Fletcher ist gleichwohl allgegenwärtig. Als er in seinem Berliner Hotel noch einen Drink genommen habe, erzählt Martin Gore, habe ihn das in die alten Zeiten zurückversetzt. „I was so used to see Andy. That really hit me“, sagt der Gitarrist und Keyboarder („Ich war es so gewohnt, Andy zu sehen. Das hat mich wirklich getroffen“). Gahan erzählt von einem anderen Hotelaufenthalt, bei dem Zigarettenqualm in sein Zimmer gezogen sei und er automatisch Fletchers mahnende Stimme erwartet habe – der groß gewachsene Keyboarder war im Gegensatz zu seinen beiden Bandkollegen nie durch Exzesse und Eskapaden aufgefallen.
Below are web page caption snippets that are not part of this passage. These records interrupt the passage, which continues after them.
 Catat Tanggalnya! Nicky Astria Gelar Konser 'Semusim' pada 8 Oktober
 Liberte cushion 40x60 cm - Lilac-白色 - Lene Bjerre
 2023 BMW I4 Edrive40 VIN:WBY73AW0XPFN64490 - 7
Die meisten Songs des neuen Albums seien in Zusammenarbeit mit Fletcher entstanden, erzählen Gore und Gahan. Die Stücke sind fertig eingespielt, müssen jetzt abschließend gemixt werden. Ein paar Tage war die Band dafür in den Studios von Produzent Rick Rubin, der eher für die ganz harte Musik steht, unter anderem mit Metallica, Slayer und Black Sabbath
arbeitet. Rubin sei aber nicht dabei gewesen, tritt Gore Befürchtungen entgegen, das neue Depeche-Mode-Album könne gar zu rockig werden.
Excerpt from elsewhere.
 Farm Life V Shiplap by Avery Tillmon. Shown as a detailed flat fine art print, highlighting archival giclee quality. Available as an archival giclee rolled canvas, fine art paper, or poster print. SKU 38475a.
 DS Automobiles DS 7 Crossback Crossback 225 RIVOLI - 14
„Memento Mori“ist der Titel für Tour und Album, frei übersetzt bedeutet das etwa: Bedenke, dass du sterben musst. Römischen Feldherren wurde dieser Satz von ihren Sklaven ins Ohr geflüstert, damit sie sich nach ihren Siegen nicht zu gottgleich fühlten. Natürlich ist der Titel eine Reminiszenz an Fletcher, an den sie auch auf der Tour angemessen erinnern wollen. „Wir haben schon ein paar Gedanken im Kopf“, sagt Gahan. Mehr als fünf Jahre lang war die Band nicht mehr unterwegs, zuletzt spielte sie 2017 und 2018 auf der Global Spirit Tour 130 Shows in Europa und Nordamerika vor mehr als drei Millionen Fans.
„Memento Mori“ist aber auch ein treffender Titel für eine Band, die viel erlebt hat, für einen Sänger, der 1995 nach einem Suizidversuch in eine Entzugsklinik eingewiesen wurde. Die trotz des ganzen Starrummels offenbar nicht abhob. Was denn Musik heutzutage, in Zeiten des Krieges und des Sterbens, noch für einen Einfluss haben könne, wird Gahan gefragt. „Hoffentlich können wir unseren kleinen Beitrag dazu leisten, Freude und Zusammenhalt in einer turbulenten Welt zu vermitteln“, ist die Antwort.
Infos zur Tour: Der offizielle Vorverkauf für die Tournee beginnt lauf offiziellen Angaben am Freitag um 10 Uhr. Bereits 48 Stunden vorher können Tickets im Online-Presale gekauft werden. In Deutschland treten Depeche Mode wie folgt auf: 26. Mai 23 (Leipzig), 4. und 6. Juni (Düsseldor), 20. Juni (München), 29. Juni (Frankfurt), 7. Juli (Berlin).